I nuovi anarchici adesso parlano come Toni Negri

Nella rivendicazione del Fai riecheggiano le idee scritte nella trilogia dell’ex leader di Potere operaio. E non solo...

I nuovi anarchici  adesso parlano  come Toni Negri

Siamo in piena sbornia anti-democratica. Il terreno di coltura ideale per chi, stufo di aspettare una rivoluzione pacifica, impugna una pistola per fare il «bel gesto» capace di trascinare le masse: a esempio, gambizzare Roberto Adinolfi, «un tecnico», come lo definisce la rivendicazione della Federazione Anarchica Informale. Uno «scienziato incolore», che ha il torto di essere la «longa manus del capitale». Gli anarchici, nel documento recapitato l’altroieri al Corriere della Sera, cercano alleanze internazionali, rifiutano ogni rappresentanza politica, mostrano di considerare la democrazia come una truffa, si scagliano contro le multinazionali, affermano di voler «far lavorare di pari passo le armi della critica e la critica delle armi», pongono come obiettivo «una umanità libera da ogni forma di schiavitù, che cresca in armonia con la natura». Questi criminali hanno respirato a pieni polmoni l’aria che tira dalle nostre parti. Naturalmente i terroristi hanno pervertito idee del tutto legittime che in (quasi) tutti i casi nulla hanno a che fare con la violenza. Non la auspicano, non la autorizzano, non la invocano, anzi: la ripudiano.

La critica, se non il rifiuto, della rappresentanza politica e delle costituzioni liberali è ben quotata negli atenei europei e statunitensi. Questa letteratura della crisi (politica) oggi è tipica di una parte della sinistra. C’è una tecno-sinistra che invoca gli esperti e le élite al posto dei parlamenti e della sovranità popolare. C’è una paleo-sinistra che considera l’Unione Sovietica del 1918 un ottimo esempio di democrazia. C’è una sinistra paradossale secondo la quale viviamo in democrazie senza democrazia, fondate sulla diseguaglianza economica. Sono, tutte quante, posizioni comprensibili, argomentate e dibattute. (Un’ampia rassegna nella rivista Paradoxa del giugno 2011 dedicata a Quelli che... la democrazia e curata da Dino Cofrancesco: vi si analizza il pensiero di Bovero, Canfora, Ginsborg, Salvadori, Urbinati, Viroli, Zagrebelsky).

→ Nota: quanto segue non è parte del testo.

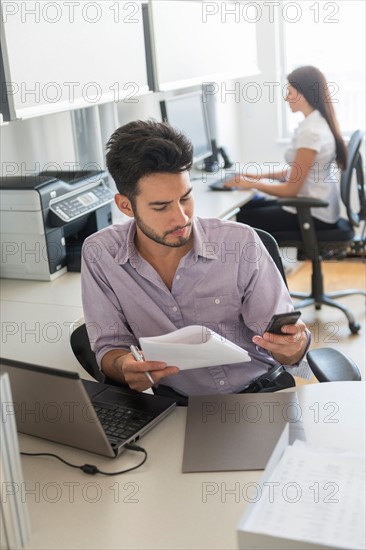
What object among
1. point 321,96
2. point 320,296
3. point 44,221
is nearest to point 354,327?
point 320,296

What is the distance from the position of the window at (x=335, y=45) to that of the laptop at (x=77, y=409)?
3.60m

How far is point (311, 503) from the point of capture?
3.49 feet

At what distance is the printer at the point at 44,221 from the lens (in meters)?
2.38

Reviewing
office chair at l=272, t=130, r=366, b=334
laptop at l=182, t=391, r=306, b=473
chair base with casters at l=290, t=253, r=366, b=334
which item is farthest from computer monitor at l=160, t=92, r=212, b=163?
laptop at l=182, t=391, r=306, b=473

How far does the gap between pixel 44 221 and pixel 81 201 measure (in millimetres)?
207

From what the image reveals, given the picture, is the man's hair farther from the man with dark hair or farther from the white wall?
the white wall

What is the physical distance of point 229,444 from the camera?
1.33 m

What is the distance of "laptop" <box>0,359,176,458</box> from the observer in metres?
1.21

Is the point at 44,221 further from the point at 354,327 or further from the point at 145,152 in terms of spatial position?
the point at 354,327

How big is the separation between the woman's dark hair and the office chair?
0.08 metres

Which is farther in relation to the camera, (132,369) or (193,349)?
(132,369)

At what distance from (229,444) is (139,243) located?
→ 2.21 feet

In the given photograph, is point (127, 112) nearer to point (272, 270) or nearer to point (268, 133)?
point (268, 133)

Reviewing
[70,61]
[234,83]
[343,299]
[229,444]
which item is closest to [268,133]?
[234,83]
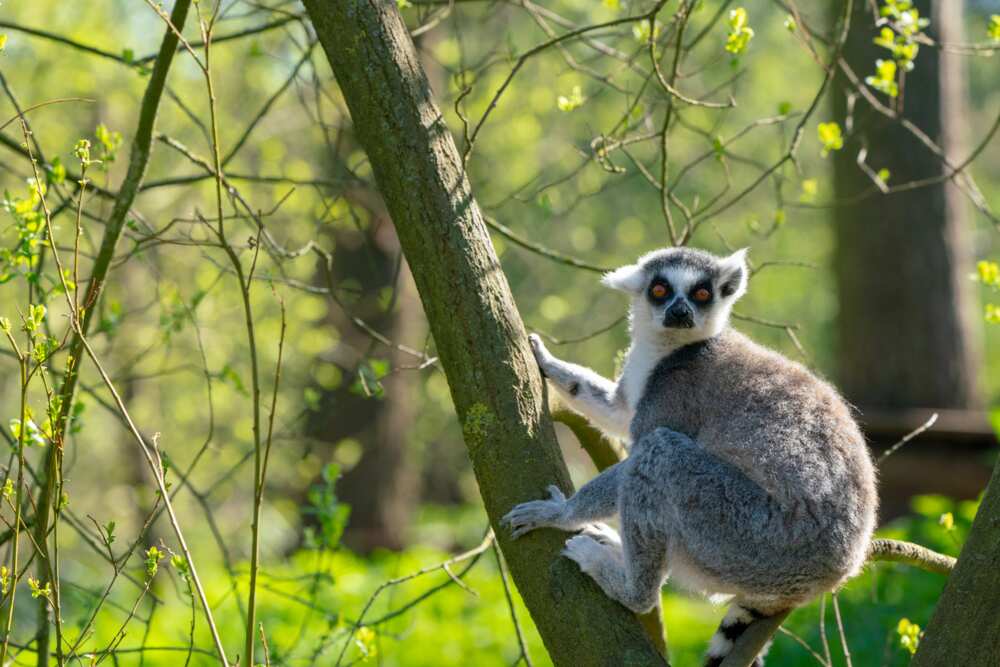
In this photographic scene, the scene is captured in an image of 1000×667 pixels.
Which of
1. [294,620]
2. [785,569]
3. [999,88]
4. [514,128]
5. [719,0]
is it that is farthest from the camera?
[999,88]

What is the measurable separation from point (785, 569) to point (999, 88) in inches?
1068

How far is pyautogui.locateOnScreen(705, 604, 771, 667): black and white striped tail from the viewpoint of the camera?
3.95m

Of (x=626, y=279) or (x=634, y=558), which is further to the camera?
(x=626, y=279)

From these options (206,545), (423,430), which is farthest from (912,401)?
(206,545)

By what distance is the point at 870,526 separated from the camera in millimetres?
4137

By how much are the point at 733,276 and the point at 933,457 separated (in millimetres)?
5731

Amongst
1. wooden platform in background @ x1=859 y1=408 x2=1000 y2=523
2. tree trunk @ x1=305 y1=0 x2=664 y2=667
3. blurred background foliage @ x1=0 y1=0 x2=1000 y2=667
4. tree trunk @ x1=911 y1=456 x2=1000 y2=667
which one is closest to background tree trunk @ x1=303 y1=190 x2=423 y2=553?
blurred background foliage @ x1=0 y1=0 x2=1000 y2=667

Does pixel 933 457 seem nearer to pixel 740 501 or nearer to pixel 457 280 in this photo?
pixel 740 501

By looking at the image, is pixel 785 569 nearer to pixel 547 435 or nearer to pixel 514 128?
pixel 547 435

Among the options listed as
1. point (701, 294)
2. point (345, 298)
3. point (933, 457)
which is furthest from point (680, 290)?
point (345, 298)

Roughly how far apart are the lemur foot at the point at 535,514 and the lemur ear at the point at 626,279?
1701 millimetres

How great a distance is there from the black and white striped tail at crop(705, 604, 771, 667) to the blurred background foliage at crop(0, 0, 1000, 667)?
0.79m

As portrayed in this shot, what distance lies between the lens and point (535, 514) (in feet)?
11.6

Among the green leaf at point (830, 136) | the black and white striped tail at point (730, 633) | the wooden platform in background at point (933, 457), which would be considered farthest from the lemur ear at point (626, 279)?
the wooden platform in background at point (933, 457)
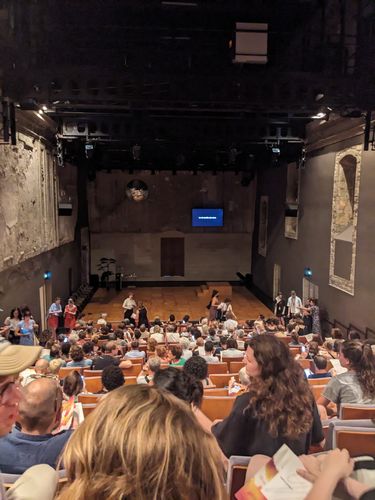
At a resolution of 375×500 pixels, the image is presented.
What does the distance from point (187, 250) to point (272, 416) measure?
21.3 metres

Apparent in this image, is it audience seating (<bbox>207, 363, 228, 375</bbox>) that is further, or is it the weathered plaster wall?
the weathered plaster wall

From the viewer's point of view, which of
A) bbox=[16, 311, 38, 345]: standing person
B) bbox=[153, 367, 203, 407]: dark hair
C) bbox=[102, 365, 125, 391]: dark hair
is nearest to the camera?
bbox=[153, 367, 203, 407]: dark hair

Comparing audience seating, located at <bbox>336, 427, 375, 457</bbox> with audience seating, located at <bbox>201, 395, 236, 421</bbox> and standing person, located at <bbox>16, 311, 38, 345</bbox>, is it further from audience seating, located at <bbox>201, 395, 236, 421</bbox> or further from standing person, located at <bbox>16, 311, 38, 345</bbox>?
standing person, located at <bbox>16, 311, 38, 345</bbox>

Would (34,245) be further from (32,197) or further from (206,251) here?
(206,251)

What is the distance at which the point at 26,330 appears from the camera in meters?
9.68

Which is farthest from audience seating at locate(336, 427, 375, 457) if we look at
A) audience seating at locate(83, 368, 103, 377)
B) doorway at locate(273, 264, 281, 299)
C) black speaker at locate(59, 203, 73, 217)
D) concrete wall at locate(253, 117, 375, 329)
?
doorway at locate(273, 264, 281, 299)

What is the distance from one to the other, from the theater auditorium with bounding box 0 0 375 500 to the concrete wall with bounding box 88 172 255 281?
0.11m

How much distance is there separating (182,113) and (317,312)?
7.52 m

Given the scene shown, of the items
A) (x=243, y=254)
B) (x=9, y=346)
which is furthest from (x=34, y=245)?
(x=243, y=254)

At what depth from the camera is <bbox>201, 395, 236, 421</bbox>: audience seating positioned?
428 centimetres

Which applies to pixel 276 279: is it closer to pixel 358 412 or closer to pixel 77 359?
pixel 77 359

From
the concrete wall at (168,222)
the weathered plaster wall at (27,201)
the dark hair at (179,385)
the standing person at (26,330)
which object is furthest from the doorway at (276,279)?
the dark hair at (179,385)

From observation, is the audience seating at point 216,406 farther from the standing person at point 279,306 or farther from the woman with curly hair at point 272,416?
A: the standing person at point 279,306

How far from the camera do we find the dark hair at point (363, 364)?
3506 millimetres
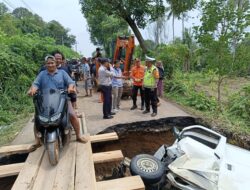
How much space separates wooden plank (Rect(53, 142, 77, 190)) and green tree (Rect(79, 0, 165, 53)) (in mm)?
11930

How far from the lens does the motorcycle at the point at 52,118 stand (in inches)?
157

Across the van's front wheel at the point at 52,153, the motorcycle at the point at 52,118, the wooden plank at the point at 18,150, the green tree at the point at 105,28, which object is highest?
the green tree at the point at 105,28

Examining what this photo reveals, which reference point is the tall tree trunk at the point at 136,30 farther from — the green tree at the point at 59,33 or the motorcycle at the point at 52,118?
the green tree at the point at 59,33

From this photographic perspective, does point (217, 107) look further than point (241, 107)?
Yes

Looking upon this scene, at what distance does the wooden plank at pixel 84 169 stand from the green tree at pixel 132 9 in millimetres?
11793

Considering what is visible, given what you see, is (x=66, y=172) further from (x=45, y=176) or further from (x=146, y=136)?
(x=146, y=136)

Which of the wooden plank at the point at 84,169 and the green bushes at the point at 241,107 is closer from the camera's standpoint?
the wooden plank at the point at 84,169

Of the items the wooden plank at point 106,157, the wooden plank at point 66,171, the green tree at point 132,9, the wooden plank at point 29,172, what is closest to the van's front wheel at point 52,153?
the wooden plank at point 66,171

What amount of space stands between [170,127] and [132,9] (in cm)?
1033

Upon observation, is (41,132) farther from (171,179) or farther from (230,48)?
(230,48)

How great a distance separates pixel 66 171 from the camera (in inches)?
150

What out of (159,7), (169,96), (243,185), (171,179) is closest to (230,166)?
(243,185)

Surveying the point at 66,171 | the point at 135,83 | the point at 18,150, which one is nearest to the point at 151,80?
the point at 135,83

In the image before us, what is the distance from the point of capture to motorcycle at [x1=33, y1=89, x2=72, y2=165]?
13.0 ft
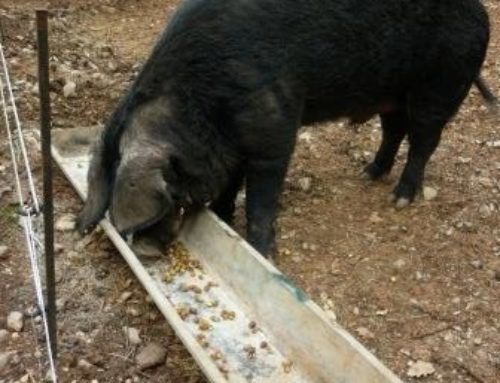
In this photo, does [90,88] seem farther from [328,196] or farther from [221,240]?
[221,240]

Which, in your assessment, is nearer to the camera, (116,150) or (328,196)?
(116,150)

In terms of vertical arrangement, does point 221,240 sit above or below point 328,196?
above

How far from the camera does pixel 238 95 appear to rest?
3.34 metres

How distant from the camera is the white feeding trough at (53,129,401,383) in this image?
2.63 meters

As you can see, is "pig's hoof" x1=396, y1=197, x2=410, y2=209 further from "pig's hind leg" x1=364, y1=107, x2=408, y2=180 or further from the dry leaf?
the dry leaf

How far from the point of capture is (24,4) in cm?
667

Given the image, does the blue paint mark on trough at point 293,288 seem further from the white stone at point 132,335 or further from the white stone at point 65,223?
the white stone at point 65,223

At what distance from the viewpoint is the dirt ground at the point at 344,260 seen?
119 inches

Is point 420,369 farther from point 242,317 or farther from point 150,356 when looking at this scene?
point 150,356

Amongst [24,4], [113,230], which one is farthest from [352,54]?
[24,4]

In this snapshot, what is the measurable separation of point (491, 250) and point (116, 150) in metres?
1.86

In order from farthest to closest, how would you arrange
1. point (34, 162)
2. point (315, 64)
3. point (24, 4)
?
point (24, 4)
point (34, 162)
point (315, 64)

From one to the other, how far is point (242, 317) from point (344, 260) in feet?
2.49

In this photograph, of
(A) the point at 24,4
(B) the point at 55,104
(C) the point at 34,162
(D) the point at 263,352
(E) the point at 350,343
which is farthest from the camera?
(A) the point at 24,4
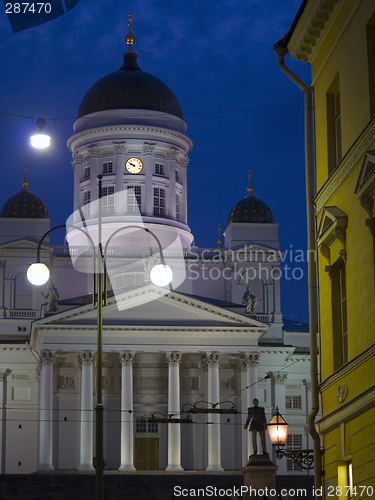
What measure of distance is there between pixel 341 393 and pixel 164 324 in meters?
41.7

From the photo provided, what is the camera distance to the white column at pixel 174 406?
5850cm

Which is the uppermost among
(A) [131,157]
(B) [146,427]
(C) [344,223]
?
(A) [131,157]

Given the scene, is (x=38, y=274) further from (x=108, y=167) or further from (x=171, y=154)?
(x=171, y=154)

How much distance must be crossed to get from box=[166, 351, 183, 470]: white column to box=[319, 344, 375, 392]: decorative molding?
3912 cm

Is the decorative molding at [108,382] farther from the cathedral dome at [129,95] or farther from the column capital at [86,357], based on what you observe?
the cathedral dome at [129,95]

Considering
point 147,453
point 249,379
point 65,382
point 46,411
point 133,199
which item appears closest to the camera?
point 46,411

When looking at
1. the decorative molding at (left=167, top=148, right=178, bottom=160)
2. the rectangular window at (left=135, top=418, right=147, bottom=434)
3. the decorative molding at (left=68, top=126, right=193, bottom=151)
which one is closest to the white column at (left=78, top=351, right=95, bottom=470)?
the rectangular window at (left=135, top=418, right=147, bottom=434)

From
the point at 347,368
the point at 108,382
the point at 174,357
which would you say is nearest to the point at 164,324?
the point at 174,357

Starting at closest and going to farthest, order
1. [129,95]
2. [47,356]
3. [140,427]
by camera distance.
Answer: [47,356] → [140,427] → [129,95]

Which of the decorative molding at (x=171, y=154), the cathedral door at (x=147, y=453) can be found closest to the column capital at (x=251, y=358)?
the cathedral door at (x=147, y=453)

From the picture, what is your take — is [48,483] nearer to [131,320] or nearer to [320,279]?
[131,320]

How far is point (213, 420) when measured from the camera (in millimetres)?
59312

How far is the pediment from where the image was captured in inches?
2338

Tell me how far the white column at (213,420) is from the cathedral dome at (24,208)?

C’è poi la nuova star del marxismo: Toni Negri, assurto a guru degli atenei in virtù di una trilogia di saggi (Impero, Moltitudine, Comune, tutti scritti con Michael Hardt) presentata da Rizzoli come «un’opera destinata a essere per il XXI secolo ciò che il Capitale è stato per il XX». Con un linguaggio a tratti visionario, l’ex leader di Potere Operaio descrive: il nuovo ordine mondiale, fondato sul mercato globalizzato; le moderne masse oppresse, che vanno molto al di là del vecchio proletariato includendo precari e movimenti dalle varie istanze; le strategie per ribaltare il governo planetario di cui G8, Wto, Fmi e multinazionali sono le principali manifestazioni.

Negri inneggia alla rivolta, come ha sempre fatto. La rivoluzione, scrive il filosofo, «non pretende lo spargimento di sangue, ma ha un legame necessario con l’uso della forza» (così in Comune). Una «moltitudine disarmata» potrebbe essere «più efficace di una banda armata». Il «sabotaggio», il «rifiuto di collaborare», le «pratiche controculturali», la «disobbedienza generalizzata» potrebbero «essere convogliate in nuove iniziative di ribellione». Centrale è il concetto di «alleanza», quasi di «federalismo», di chiunque insorga contro lo sfruttamento, la proprietà, i distruttori del bene comune. Il «militante», in Impero, è paragonato a San Francesco, che contrappone «la gioia di essere alla miseria del potere». Francesco infatti «alla mortificazione della carne (nella povertà e nell’ordine costituito) contrapponeva una vita gioiosa che comprendeva tutte le creature e tutta la natura». Libertà in piena armonia con la natura, come nella rivendicazione.

E l’ambiguità sull’uso della violenza? In una recente intervista, su Alfabeta di febbraio, Toni Negri ha detto: «È ovvio che non c’è alcun tipo di azione politica di rinnovamento, non c’è neppure riformismo che possa modificare la realtà senza passare attraverso certi gradi di uso della violenza...

Che dalle “armi della critica” si debba passare alla “critica delle armi” a me è sempre sembrato ovvio». Dalle armi della critica alla critica delle armi, come nella rivendicazione. Al di là della comune citazione da Marx, come si vede, un certo linguaggio e certe idee sono piuttosto diffuse. È l’aria che tira.